_What the task requires:_
From the line with "order: Perissodactyla" through the line with "California, site 29, 2021-10-13T18:55:53+00:00.", repeat the entries verbatim, both end lines included, and add nothing.

··· Supplied entries

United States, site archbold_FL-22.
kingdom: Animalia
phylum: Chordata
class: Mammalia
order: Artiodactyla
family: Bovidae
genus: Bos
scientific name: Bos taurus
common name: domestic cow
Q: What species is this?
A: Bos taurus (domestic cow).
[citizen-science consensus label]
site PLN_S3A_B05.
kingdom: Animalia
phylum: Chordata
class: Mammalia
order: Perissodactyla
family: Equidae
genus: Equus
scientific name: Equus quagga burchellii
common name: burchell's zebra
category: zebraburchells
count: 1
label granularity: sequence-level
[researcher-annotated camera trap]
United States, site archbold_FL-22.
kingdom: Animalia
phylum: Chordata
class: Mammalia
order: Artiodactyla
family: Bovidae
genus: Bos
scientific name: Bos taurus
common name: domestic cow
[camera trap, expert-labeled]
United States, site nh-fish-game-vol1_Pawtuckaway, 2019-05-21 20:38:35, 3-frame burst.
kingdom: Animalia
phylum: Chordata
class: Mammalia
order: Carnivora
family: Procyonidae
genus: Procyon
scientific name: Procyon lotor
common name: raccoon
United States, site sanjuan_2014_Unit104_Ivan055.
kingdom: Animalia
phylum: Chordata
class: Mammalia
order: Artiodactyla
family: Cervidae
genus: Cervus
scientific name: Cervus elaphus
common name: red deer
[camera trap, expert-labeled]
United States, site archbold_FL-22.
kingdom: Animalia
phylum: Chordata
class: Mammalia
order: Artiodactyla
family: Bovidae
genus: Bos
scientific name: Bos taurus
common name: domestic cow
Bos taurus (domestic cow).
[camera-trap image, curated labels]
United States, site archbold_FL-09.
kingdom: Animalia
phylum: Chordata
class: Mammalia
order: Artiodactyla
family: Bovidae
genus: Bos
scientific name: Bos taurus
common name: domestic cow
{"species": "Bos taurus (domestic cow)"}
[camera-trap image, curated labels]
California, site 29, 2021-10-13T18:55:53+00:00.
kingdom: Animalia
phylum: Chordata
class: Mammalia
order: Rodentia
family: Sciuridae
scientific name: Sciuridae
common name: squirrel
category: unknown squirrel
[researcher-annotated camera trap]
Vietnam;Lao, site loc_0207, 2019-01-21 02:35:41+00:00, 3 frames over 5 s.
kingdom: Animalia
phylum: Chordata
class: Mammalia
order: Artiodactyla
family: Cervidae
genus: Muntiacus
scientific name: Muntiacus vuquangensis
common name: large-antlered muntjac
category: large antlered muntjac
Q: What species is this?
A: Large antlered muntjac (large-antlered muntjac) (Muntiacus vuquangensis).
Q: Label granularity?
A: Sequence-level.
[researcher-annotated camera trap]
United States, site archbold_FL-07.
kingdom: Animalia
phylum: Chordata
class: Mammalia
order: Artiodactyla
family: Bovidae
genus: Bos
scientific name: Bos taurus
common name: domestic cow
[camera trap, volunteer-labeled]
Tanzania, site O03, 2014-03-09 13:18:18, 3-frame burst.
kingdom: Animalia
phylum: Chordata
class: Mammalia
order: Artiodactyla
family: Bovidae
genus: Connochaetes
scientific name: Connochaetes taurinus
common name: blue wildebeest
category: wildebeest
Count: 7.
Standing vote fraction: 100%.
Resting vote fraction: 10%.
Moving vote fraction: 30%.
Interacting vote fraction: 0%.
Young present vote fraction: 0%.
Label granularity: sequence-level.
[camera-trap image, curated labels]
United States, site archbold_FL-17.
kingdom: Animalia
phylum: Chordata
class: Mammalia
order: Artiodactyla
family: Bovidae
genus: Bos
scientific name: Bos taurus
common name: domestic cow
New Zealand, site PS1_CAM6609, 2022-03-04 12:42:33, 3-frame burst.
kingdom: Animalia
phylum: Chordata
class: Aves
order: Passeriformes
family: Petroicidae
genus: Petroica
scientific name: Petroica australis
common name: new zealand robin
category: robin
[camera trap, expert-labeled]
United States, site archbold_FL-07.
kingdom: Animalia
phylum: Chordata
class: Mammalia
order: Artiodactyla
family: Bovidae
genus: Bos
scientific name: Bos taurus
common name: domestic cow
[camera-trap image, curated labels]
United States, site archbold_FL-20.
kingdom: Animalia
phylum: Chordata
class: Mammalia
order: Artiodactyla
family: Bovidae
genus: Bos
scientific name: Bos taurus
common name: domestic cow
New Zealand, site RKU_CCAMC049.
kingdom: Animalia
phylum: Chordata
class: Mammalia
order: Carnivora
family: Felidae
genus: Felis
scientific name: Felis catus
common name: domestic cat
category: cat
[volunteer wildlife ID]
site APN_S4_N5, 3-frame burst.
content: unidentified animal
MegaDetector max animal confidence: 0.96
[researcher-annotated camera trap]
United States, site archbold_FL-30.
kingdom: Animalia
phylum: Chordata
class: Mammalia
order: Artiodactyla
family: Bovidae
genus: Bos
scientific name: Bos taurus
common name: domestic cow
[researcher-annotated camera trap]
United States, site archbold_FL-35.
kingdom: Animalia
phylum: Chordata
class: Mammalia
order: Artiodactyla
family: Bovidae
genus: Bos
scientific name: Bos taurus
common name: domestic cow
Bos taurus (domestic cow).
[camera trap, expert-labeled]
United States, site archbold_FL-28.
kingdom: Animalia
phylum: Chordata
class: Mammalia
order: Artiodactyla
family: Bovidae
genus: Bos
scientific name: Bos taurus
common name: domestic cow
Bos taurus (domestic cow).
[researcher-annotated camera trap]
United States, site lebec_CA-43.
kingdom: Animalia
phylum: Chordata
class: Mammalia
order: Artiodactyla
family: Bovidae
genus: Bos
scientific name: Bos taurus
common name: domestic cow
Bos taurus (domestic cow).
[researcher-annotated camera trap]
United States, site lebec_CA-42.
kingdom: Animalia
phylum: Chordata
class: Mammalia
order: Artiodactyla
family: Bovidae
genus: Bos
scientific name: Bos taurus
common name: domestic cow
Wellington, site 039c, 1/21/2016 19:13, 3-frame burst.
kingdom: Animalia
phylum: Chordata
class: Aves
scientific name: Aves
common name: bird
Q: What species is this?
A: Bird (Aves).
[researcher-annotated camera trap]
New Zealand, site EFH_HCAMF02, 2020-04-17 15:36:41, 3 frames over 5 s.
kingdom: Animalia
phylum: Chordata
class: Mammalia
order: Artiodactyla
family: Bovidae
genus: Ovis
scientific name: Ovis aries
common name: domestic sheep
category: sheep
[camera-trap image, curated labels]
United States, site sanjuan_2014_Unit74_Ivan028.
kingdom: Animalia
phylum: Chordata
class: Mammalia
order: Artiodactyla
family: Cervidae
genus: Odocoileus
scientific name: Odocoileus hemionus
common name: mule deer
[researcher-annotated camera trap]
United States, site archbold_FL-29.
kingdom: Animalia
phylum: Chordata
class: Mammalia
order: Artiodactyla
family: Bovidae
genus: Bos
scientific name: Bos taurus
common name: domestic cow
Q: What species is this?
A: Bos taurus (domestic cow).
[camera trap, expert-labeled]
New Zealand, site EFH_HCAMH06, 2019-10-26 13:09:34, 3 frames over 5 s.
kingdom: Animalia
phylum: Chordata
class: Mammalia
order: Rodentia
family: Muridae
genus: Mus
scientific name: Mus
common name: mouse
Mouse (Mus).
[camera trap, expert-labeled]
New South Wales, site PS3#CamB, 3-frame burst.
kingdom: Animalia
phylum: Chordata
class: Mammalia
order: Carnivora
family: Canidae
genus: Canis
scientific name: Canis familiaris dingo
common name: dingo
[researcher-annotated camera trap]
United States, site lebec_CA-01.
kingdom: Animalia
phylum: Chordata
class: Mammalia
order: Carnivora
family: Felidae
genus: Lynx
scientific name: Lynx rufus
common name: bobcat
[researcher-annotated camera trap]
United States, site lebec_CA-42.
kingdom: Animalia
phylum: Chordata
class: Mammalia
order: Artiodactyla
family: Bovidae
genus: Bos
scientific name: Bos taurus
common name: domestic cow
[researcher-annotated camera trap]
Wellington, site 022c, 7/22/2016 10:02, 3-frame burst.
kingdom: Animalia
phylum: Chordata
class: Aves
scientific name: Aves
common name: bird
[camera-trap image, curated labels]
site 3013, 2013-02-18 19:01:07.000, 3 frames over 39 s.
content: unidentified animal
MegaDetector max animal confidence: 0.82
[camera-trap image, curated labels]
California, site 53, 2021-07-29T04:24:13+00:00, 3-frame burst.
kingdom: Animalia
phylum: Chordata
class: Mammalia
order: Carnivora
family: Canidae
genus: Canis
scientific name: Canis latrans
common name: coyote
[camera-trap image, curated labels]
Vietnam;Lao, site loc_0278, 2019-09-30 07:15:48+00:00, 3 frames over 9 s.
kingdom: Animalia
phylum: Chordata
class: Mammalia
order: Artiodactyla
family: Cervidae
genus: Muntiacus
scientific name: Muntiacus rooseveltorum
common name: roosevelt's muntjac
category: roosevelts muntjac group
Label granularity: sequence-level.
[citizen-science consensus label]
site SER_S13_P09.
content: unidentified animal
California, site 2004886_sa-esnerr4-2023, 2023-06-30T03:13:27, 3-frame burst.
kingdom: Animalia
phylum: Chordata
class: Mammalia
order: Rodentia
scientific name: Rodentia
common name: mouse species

······

_Answer to this exercise:_
order: Perissodactyla
family: Equidae
genus: Equus
scientific name: Equus quagga burchellii
common name: burchell's zebra
category: zebraburchells
count: 1
label granularity: sequence-level
[researcher-annotated camera trap]
United States, site archbold_FL-22.
kingdom: Animalia
phylum: Chordata
class: Mammalia
order: Artiodactyla
family: Bovidae
genus: Bos
scientific name: Bos taurus
common name: domestic cow
[camera trap, expert-labeled]
United States, site nh-fish-game-vol1_Pawtuckaway, 2019-05-21 20:38:35, 3-frame burst.
kingdom: Animalia
phylum: Chordata
class: Mammalia
order: Carnivora
family: Procyonidae
genus: Procyon
scientific name: Procyon lotor
common name: raccoon
United States, site sanjuan_2014_Unit104_Ivan055.
kingdom: Animalia
phylum: Chordata
class: Mammalia
order: Artiodactyla
family: Cervidae
genus: Cervus
scientific name: Cervus elaphus
common name: red deer
[camera trap, expert-labeled]
United States, site archbold_FL-22.
kingdom: Animalia
phylum: Chordata
class: Mammalia
order: Artiodactyla
family: Bovidae
genus: Bos
scientific name: Bos taurus
common name: domestic cow
Bos taurus (domestic cow).
[camera-trap image, curated labels]
United States, site archbold_FL-09.
kingdom: Animalia
phylum: Chordata
class: Mammalia
order: Artiodactyla
family: Bovidae
genus: Bos
scientific name: Bos taurus
common name: domestic cow
{"species": "Bos taurus (domestic cow)"}
[camera-trap image, curated labels]
California, site 29, 2021-10-13T18:55:53+00:00.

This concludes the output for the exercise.